— START OF RECORDS FOR THIS EXERCISE —

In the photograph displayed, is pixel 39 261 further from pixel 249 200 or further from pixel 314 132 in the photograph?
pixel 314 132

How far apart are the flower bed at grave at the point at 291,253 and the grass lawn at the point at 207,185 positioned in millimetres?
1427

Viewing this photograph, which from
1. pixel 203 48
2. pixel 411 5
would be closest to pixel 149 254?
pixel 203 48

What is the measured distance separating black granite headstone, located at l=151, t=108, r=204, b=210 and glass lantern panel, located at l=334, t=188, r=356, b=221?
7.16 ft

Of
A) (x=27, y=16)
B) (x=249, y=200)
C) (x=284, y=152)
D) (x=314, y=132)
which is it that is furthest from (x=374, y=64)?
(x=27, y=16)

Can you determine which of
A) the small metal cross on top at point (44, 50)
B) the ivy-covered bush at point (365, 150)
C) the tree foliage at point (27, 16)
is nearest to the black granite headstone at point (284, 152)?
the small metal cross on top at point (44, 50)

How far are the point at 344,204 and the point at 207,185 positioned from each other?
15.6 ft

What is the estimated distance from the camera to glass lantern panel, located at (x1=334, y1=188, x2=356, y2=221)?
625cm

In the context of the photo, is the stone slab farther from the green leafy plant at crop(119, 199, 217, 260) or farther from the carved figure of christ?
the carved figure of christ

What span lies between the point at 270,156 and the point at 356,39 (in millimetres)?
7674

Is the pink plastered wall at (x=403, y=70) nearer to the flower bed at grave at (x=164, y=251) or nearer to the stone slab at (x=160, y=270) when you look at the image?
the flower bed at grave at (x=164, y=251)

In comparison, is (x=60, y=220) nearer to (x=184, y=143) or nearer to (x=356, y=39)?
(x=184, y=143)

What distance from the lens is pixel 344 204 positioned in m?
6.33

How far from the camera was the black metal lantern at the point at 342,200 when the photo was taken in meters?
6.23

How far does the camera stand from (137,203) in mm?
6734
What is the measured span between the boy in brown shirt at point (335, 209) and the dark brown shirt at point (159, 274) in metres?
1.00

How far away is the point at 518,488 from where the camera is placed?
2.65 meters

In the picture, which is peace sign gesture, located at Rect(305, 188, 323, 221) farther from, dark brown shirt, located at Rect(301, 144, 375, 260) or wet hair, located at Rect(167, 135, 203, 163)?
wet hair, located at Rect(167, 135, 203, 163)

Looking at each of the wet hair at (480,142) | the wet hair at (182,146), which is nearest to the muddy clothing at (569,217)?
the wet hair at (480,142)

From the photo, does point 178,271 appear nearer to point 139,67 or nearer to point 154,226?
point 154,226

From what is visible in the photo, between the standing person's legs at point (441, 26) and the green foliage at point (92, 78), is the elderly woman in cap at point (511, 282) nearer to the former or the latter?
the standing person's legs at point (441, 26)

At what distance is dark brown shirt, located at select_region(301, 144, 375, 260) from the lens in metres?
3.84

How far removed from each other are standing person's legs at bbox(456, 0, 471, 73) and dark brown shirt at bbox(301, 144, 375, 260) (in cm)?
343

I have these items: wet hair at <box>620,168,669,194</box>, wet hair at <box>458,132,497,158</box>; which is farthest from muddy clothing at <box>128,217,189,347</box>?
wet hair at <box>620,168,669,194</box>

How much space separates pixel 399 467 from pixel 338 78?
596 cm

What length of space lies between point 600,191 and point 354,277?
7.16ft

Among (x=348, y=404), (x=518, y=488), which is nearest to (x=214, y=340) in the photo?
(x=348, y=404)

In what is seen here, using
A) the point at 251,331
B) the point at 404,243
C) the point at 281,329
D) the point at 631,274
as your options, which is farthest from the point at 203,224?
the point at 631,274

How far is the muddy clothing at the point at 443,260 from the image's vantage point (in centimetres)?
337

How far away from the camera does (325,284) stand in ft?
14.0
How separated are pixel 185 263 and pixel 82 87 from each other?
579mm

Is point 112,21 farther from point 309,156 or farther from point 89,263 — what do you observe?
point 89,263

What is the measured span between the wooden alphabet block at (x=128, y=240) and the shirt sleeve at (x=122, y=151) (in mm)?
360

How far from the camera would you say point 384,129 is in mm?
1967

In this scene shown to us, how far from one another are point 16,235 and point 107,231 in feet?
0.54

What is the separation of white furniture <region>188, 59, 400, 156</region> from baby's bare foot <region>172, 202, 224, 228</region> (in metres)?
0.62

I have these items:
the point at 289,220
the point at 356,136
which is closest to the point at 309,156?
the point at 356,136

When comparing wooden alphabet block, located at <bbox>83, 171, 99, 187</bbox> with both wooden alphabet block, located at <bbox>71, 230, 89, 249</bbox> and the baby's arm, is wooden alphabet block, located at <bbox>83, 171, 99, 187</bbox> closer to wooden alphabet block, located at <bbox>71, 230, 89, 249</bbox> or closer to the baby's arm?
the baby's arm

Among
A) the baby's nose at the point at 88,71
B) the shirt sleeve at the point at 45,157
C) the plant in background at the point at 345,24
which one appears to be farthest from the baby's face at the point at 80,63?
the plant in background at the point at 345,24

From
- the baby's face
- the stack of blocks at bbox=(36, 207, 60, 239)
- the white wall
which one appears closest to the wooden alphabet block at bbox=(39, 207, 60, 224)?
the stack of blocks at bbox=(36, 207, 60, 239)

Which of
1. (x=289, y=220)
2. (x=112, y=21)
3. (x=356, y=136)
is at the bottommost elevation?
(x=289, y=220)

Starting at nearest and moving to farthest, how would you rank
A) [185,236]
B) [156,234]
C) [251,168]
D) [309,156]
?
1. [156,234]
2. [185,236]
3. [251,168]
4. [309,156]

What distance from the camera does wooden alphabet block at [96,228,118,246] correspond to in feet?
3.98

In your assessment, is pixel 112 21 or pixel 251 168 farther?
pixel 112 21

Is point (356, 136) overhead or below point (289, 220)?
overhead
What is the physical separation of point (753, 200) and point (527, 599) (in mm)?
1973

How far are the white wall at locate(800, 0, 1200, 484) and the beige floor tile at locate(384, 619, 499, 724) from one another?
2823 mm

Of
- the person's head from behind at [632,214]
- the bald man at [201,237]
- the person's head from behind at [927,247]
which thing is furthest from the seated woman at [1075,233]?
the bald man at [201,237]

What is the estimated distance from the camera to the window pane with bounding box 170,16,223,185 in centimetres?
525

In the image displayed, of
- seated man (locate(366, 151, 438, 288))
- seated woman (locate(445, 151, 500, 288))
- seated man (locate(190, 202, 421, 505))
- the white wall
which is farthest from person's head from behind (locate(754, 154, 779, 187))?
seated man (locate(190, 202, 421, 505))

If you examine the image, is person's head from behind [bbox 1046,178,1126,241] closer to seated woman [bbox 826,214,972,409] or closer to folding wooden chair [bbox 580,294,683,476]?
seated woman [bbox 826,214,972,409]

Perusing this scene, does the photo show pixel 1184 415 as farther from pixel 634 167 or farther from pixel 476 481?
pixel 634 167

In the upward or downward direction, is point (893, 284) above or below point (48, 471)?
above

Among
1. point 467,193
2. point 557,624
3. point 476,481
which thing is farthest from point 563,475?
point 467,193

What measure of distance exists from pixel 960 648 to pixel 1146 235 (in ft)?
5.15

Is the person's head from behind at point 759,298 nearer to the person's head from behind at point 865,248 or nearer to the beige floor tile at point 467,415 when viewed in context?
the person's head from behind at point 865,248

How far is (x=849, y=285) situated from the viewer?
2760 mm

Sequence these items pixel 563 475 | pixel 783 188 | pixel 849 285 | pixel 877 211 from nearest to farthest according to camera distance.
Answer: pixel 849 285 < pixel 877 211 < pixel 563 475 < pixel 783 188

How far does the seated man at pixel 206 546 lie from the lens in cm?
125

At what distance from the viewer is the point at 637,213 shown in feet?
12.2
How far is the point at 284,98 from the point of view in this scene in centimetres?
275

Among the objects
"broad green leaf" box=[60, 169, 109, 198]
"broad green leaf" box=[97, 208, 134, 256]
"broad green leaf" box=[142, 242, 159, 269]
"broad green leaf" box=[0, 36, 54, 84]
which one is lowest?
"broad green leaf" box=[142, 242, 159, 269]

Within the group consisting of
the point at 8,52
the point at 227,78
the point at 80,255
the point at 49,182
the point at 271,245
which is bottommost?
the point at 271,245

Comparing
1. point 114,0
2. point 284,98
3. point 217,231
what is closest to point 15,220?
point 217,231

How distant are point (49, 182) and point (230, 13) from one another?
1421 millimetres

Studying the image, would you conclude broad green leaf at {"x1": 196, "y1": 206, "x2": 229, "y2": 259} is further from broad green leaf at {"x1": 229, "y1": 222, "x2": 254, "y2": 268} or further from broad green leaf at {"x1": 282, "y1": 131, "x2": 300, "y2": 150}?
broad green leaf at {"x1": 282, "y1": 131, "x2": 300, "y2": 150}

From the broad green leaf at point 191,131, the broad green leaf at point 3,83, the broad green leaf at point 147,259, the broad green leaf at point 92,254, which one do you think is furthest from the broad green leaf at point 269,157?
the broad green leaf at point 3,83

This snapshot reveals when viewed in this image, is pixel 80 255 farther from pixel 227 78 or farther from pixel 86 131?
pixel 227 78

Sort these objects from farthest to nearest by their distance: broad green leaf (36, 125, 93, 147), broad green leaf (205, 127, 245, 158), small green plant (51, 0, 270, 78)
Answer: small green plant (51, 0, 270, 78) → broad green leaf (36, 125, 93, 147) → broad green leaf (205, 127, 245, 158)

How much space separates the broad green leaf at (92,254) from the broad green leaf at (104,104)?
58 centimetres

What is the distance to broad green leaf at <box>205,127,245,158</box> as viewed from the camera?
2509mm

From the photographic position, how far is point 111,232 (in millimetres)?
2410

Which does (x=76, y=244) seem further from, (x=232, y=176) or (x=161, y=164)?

— END OF RECORDS FOR THIS EXERCISE —

DIRECTIONS FOR THIS TASK: Copy out every line above that contains the word "legs". Case counts.

RESPONSE TO THE EXERCISE:
From what is visible in the photo, between the standing person's legs at point (441, 26) and the green foliage at point (92, 78), is the elderly woman in cap at point (511, 282) nearer to the former or the latter?
the standing person's legs at point (441, 26)
How far removed from each other are standing person's legs at bbox(456, 0, 471, 73) and dark brown shirt at bbox(301, 144, 375, 260) (in cm)?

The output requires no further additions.